START TEXT EXCERPT
Born far from his nation's center of influence, he rose through society to eventually achieve
the unthinkable, total and absolute power.
And then he led his people to war.
As his armies marched all over Europe, a major threat loomed in the frigid east, and
so he gathered troops and sent them off to put that enemy down.
But this mighty leader failed to prepare for something that should have been expected.
Winter.
As a result, his campaign failed horribly, hastening the end of his
domination over his European neighbors. And if you guessed that this mystery leader was
Napoleon Bonaparte, you'd be correct. On the other hand, if you thought that he was
Adolf Hitler, you too would also be right. You see, these parallel stories are examples
of something known as historic recurrence, which is basically the documentation of incredibly similar stories throughout history.
These types of events are almost eerie in just how similar they are.
Another great example would be the massive storm that wiped out Kublai Khan's fleet
on its way to invade Japan, and the massive storm three centuries later that did the same
when Spain's Philip II tried to invade England.
History repeats itself.
As they often said on Battlestar Galactica, all of this has happened before, and all of
this will happen again.
Of course, it's easy to explain away when you understand that human greed and lust for
power often drives leaders to do the exact same thing as those who came before them.
But some moments in history repeat for reasons that are more difficult to explain.
These are painful events, wrapped in tragedy and suffering that seem to come back to vividly
haunt others.
Some call them coincidences, while others think of them as proof of the supernatural.
But however, we explain them.
One thing is certain. Some deaths have a way of
echoing across time, coming back to haunt us.
I'm Aaron Mankey, and this is Lore.
We've always dreamed of leaving the Earth behind, not in the sense of space travel, but as a way to soar above the ground like a bird.
END TEXT EXCERPT
WHAT TO DO:
1) Repeat a stretch of the passage on historic recurrence word for word, beginning at the words "These are painful" and stopping after "like a bird.".
2) Summarize the passage on historic recurrence in two sentences.
3) Using the passage on historic recurrence, answer each question briefly:
(a) What did the mighty leader fail to prepare for?
(b) Which country was Philip II trying to invade when a storm struck his forces?
(c) What name does the speaker give?
The lines that follow have no connection to the passage on historic recurrence.
START DATA BELOW
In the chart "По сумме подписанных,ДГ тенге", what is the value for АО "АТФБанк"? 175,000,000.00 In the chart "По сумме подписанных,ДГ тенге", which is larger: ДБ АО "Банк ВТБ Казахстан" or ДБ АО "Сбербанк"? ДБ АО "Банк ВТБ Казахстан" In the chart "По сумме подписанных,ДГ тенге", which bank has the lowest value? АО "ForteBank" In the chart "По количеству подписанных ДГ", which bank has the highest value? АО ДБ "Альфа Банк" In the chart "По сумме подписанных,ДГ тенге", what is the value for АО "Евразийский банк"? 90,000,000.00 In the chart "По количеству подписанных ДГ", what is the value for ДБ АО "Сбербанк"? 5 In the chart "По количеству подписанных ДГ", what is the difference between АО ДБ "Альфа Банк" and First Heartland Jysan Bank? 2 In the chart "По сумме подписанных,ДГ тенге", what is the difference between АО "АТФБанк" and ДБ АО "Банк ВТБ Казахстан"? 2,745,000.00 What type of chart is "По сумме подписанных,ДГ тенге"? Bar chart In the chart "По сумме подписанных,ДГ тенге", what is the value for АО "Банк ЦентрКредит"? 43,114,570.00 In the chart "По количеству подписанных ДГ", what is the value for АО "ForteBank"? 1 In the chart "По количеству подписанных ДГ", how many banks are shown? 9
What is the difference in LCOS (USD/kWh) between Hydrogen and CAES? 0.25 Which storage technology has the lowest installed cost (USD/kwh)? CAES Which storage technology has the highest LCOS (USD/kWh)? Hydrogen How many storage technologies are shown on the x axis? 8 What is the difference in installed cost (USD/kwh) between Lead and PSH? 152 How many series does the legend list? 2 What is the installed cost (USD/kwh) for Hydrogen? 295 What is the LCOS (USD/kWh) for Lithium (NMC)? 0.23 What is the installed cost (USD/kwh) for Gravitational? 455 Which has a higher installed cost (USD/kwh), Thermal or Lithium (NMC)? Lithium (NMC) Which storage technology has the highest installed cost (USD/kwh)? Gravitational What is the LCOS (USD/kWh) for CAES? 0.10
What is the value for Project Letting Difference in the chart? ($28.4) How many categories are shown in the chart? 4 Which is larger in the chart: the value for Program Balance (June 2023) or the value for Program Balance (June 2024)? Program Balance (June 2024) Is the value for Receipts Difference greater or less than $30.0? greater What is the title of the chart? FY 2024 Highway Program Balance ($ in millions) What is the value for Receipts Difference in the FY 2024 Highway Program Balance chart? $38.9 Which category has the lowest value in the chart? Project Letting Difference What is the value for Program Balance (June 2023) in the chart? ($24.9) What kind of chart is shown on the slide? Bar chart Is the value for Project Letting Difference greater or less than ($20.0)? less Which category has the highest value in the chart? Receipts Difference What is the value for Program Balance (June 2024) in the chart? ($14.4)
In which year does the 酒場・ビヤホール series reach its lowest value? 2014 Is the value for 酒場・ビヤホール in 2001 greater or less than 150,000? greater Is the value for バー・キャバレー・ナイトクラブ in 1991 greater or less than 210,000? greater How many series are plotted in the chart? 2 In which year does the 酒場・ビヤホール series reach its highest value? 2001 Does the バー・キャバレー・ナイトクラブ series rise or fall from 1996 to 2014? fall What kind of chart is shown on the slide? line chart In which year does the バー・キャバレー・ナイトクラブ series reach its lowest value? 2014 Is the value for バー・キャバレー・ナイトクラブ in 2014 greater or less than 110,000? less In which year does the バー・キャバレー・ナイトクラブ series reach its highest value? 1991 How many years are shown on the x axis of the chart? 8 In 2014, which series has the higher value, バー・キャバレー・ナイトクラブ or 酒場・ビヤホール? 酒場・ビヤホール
END DATA BELOW
ANSWERS FOR THE EXERCISE:
1)
These are painful events, wrapped in tragedy and suffering that seem to come back to vividly
haunt others.
Some call them coincidences, while others think of them as proof of the supernatural.
But however, we explain them.
One thing is certain. Some deaths have a way of
echoing across time, coming back to haunt us.
I'm Aaron Mankey, and this is Lore.
We've always dreamed of leaving the Earth behind, not in the sense of space travel, but as a way to soar above the ground like a bird.

2) The passage describes a leader who rose to absolute power, led armies across Europe and lost a campaign against an eastern enemy by failing to prepare for winter, a story that fits both Napoleon Bonaparte and Adolf Hitler. It calls such parallels historic recurrence, cites the storms that wrecked the invasion fleets of Kublai Khan and Philip II, and says some repeated tragedies are harder to explain, with certain deaths seeming to echo across time.

3)
(a) Winter.
(b) England.
(c) Aaron Mankey.